Dataset entries:
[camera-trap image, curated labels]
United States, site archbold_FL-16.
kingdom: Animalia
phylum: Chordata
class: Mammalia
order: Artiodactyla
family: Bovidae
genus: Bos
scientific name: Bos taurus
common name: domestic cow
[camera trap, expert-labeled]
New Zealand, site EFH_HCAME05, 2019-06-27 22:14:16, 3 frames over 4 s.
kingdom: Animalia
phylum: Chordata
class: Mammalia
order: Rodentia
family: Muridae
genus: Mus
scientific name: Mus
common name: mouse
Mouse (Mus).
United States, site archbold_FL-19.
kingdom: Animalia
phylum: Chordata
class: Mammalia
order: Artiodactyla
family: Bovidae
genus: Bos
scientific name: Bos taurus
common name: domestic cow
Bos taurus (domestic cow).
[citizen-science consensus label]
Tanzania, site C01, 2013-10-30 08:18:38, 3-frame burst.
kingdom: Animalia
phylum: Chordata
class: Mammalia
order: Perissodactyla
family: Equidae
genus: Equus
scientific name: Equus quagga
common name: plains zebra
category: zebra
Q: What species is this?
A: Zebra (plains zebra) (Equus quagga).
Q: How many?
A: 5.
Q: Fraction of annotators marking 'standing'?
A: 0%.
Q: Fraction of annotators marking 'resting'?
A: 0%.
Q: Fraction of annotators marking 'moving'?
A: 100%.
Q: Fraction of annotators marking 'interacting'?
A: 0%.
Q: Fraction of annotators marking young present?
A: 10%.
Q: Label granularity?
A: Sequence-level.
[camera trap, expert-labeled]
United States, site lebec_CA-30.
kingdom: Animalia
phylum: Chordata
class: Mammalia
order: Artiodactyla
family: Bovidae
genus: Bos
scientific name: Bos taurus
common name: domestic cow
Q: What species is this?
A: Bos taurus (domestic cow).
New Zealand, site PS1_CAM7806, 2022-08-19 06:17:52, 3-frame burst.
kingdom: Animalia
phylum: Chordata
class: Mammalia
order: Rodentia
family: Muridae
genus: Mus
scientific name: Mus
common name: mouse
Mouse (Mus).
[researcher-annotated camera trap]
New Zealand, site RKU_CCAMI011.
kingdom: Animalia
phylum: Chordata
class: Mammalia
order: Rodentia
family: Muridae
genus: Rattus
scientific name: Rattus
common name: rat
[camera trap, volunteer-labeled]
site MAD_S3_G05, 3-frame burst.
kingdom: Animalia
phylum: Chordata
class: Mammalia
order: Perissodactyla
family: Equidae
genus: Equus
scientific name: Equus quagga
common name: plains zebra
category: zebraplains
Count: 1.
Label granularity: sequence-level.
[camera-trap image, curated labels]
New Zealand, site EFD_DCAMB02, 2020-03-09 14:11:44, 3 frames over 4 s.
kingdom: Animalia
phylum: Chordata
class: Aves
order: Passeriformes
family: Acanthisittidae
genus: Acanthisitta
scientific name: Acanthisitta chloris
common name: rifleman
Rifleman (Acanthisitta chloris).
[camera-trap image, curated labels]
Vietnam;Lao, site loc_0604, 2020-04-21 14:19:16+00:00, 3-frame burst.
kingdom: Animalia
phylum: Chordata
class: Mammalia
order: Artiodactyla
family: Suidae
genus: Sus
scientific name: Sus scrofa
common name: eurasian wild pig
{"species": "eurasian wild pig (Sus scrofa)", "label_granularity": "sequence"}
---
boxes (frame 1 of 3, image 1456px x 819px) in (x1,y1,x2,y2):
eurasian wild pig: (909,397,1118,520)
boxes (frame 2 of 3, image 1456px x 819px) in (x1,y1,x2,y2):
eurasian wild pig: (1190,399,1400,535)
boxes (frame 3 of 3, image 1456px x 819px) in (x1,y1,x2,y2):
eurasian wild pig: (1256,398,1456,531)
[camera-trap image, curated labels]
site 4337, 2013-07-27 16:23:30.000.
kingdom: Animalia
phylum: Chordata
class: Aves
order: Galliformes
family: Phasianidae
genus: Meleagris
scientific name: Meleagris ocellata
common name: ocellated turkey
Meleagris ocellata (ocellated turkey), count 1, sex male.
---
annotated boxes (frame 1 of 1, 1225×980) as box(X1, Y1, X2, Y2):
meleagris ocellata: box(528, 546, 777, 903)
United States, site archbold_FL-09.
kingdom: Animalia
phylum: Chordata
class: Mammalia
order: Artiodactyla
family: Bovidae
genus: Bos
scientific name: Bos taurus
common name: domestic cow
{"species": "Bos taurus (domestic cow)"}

**Instructions to follow**
Copy out every record exactly.

**Completed exercise**
[camera-trap image, curated labels]
United States, site archbold_FL-16.
kingdom: Animalia
phylum: Chordata
class: Mammalia
order: Artiodactyla
family: Bovidae
genus: Bos
scientific name: Bos taurus
common name: domestic cow
[camera trap, expert-labeled]
New Zealand, site EFH_HCAME05, 2019-06-27 22:14:16, 3 frames over 4 s.
kingdom: Animalia
phylum: Chordata
class: Mammalia
order: Rodentia
family: Muridae
genus: Mus
scientific name: Mus
common name: mouse
Mouse (Mus).
United States, site archbold_FL-19.
kingdom: Animalia
phylum: Chordata
class: Mammalia
order: Artiodactyla
family: Bovidae
genus: Bos
scientific name: Bos taurus
common name: domestic cow
Bos taurus (domestic cow).
[citizen-science consensus label]
Tanzania, site C01, 2013-10-30 08:18:38, 3-frame burst.
kingdom: Animalia
phylum: Chordata
class: Mammalia
order: Perissodactyla
family: Equidae
genus: Equus
scientific name: Equus quagga
common name: plains zebra
category: zebra
Q: What species is this?
A: Zebra (plains zebra) (Equus quagga).
Q: How many?
A: 5.
Q: Fraction of annotators marking 'standing'?
A: 0%.
Q: Fraction of annotators marking 'resting'?
A: 0%.
Q: Fraction of annotators marking 'moving'?
A: 100%.
Q: Fraction of annotators marking 'interacting'?
A: 0%.
Q: Fraction of annotators marking young present?
A: 10%.
Q: Label granularity?
A: Sequence-level.
[camera trap, expert-labeled]
United States, site lebec_CA-30.
kingdom: Animalia
phylum: Chordata
class: Mammalia
order: Artiodactyla
family: Bovidae
genus: Bos
scientific name: Bos taurus
common name: domestic cow
Q: What species is this?
A: Bos taurus (domestic cow).
New Zealand, site PS1_CAM7806, 2022-08-19 06:17:52, 3-frame burst.
kingdom: Animalia
phylum: Chordata
class: Mammalia
order: Rodentia
family: Muridae
genus: Mus
scientific name: Mus
common name: mouse
Mouse (Mus).
[researcher-annotated camera trap]
New Zealand, site RKU_CCAMI011.
kingdom: Animalia
phylum: Chordata
class: Mammalia
order: Rodentia
family: Muridae
genus: Rattus
scientific name: Rattus
common name: rat
[camera trap, volunteer-labeled]
site MAD_S3_G05, 3-frame burst.
kingdom: Animalia
phylum: Chordata
class: Mammalia
order: Perissodactyla
family: Equidae
genus: Equus
scientific name: Equus quagga
common name: plains zebra
category: zebraplains
Count: 1.
Label granularity: sequence-level.
[camera-trap image, curated labels]
New Zealand, site EFD_DCAMB02, 2020-03-09 14:11:44, 3 frames over 4 s.
kingdom: Animalia
phylum: Chordata
class: Aves
order: Passeriformes
family: Acanthisittidae
genus: Acanthisitta
scientific name: Acanthisitta chloris
common name: rifleman
Rifleman (Acanthisitta chloris).
[camera-trap image, curated labels]
Vietnam;Lao, site loc_0604, 2020-04-21 14:19:16+00:00, 3-frame burst.
kingdom: Animalia
phylum: Chordata
class: Mammalia
order: Artiodactyla
family: Suidae
genus: Sus
scientific name: Sus scrofa
common name: eurasian wild pig
{"species": "eurasian wild pig (Sus scrofa)", "label_granularity": "sequence"}
---
boxes (frame 1 of 3, image 1456px x 819px) in (x1,y1,x2,y2):
eurasian wild pig: (909,397,1118,520)
boxes (frame 2 of 3, image 1456px x 819px) in (x1,y1,x2,y2):
eurasian wild pig: (1190,399,1400,535)
boxes (frame 3 of 3, image 1456px x 819px) in (x1,y1,x2,y2):
eurasian wild pig: (1256,398,1456,531)
[camera-trap image, curated labels]
site 4337, 2013-07-27 16:23:30.000.
kingdom: Animalia
phylum: Chordata
class: Aves
order: Galliformes
family: Phasianidae
genus: Meleagris
scientific name: Meleagris ocellata
common name: ocellated turkey
Meleagris ocellata (ocellated turkey), count 1, sex male.
---
annotated boxes (frame 1 of 1, 1225×980) as box(X1, Y1, X2, Y2):
meleagris ocellata: box(528, 546, 777, 903)
United States, site archbold_FL-09.
kingdom: Animalia
phylum: Chordata
class: Mammalia
order: Artiodactyla
family: Bovidae
genus: Bos
scientific name: Bos taurus
common name: domestic cow
{"species": "Bos taurus (domestic cow)"}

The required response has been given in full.